[Records from a collection]
- - -

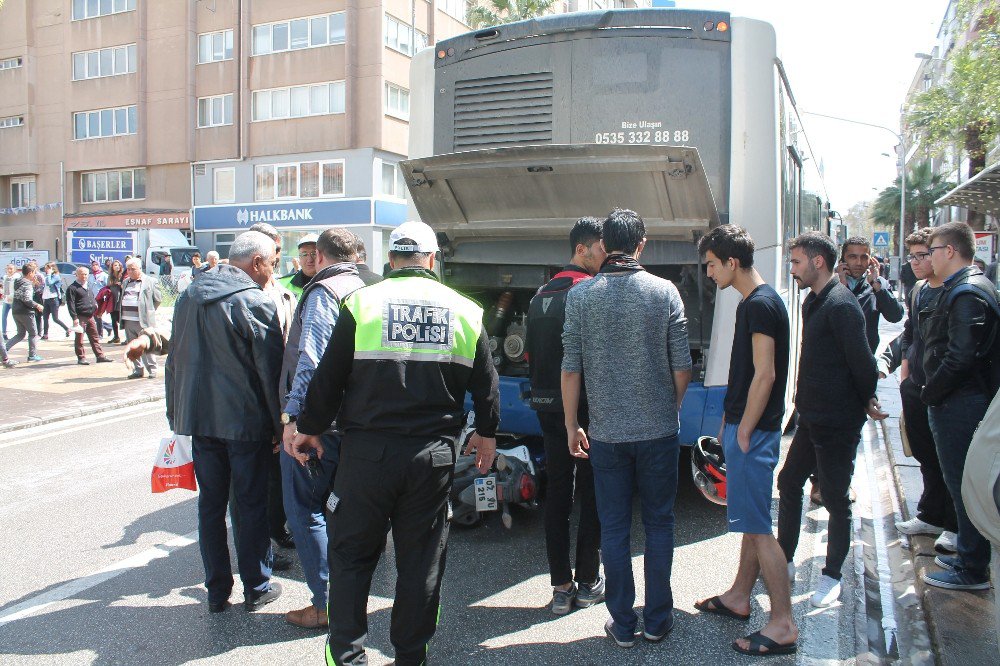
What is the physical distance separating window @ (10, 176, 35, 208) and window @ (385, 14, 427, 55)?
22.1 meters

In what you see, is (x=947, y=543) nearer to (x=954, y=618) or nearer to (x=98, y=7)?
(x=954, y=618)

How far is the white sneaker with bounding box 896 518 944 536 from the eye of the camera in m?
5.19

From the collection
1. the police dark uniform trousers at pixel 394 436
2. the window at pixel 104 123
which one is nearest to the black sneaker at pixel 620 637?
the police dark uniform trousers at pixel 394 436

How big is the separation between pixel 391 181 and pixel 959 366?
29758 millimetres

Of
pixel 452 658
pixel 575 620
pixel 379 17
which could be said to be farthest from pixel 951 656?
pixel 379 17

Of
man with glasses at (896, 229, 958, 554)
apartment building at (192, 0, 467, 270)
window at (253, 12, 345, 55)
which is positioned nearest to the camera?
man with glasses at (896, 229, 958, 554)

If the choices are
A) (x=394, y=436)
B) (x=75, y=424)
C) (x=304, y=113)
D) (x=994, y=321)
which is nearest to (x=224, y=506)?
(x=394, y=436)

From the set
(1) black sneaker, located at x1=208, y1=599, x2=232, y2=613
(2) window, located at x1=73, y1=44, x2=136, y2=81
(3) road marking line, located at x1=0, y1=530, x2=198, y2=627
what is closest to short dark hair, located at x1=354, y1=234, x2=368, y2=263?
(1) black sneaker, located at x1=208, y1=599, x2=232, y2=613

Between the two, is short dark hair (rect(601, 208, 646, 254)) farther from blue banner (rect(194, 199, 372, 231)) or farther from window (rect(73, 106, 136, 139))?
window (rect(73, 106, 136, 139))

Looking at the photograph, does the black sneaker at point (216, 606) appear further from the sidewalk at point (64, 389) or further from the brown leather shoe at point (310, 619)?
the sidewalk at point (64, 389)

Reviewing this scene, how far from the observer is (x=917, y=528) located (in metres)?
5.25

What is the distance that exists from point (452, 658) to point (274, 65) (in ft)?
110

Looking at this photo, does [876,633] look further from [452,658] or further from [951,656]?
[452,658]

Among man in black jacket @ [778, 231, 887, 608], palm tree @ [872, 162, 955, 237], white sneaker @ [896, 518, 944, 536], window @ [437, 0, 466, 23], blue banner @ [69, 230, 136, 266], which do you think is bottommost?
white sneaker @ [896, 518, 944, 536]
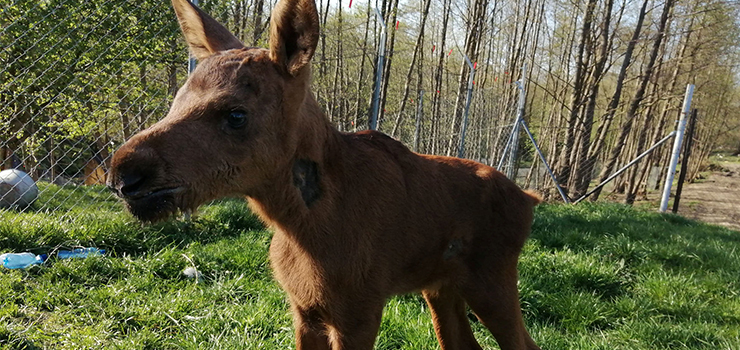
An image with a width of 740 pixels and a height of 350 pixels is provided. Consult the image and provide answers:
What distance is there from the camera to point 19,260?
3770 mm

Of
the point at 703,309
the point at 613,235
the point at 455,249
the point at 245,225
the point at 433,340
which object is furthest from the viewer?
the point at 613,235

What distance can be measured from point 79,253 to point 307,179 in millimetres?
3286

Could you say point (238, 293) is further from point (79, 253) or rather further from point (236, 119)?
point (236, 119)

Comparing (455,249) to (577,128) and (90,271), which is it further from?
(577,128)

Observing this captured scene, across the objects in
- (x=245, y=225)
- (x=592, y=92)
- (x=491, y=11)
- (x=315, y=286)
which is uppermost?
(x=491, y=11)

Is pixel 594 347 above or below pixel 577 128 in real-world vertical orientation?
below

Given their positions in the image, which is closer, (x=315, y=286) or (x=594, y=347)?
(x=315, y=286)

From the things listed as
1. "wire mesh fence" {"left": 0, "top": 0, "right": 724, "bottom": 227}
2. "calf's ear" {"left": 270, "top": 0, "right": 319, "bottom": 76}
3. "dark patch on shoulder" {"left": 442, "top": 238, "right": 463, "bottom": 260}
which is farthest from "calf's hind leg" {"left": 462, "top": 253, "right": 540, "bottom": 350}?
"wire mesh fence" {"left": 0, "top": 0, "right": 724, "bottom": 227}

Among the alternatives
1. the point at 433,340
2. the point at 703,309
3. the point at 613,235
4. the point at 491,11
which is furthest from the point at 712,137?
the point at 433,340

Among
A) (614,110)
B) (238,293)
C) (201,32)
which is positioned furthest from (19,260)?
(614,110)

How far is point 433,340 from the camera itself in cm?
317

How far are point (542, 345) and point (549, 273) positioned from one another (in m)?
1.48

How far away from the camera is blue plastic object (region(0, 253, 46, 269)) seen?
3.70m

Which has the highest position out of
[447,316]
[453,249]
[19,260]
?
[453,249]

- - -

[WHAT YOU HAVE TO DO] Copy the lines of the data above word for word, starting with the line that contains "How far is the" and going on through the line that contains "29758 millimetres".

[FINISHED EXERCISE]
How far is the white sneaker with bounding box 896 518 944 536 from the eye of the camera in m?
5.19

From the collection
1. the police dark uniform trousers at pixel 394 436
2. the window at pixel 104 123
which one is nearest to the black sneaker at pixel 620 637?
the police dark uniform trousers at pixel 394 436

How big is the separation between pixel 391 181 and pixel 959 366?
29758 millimetres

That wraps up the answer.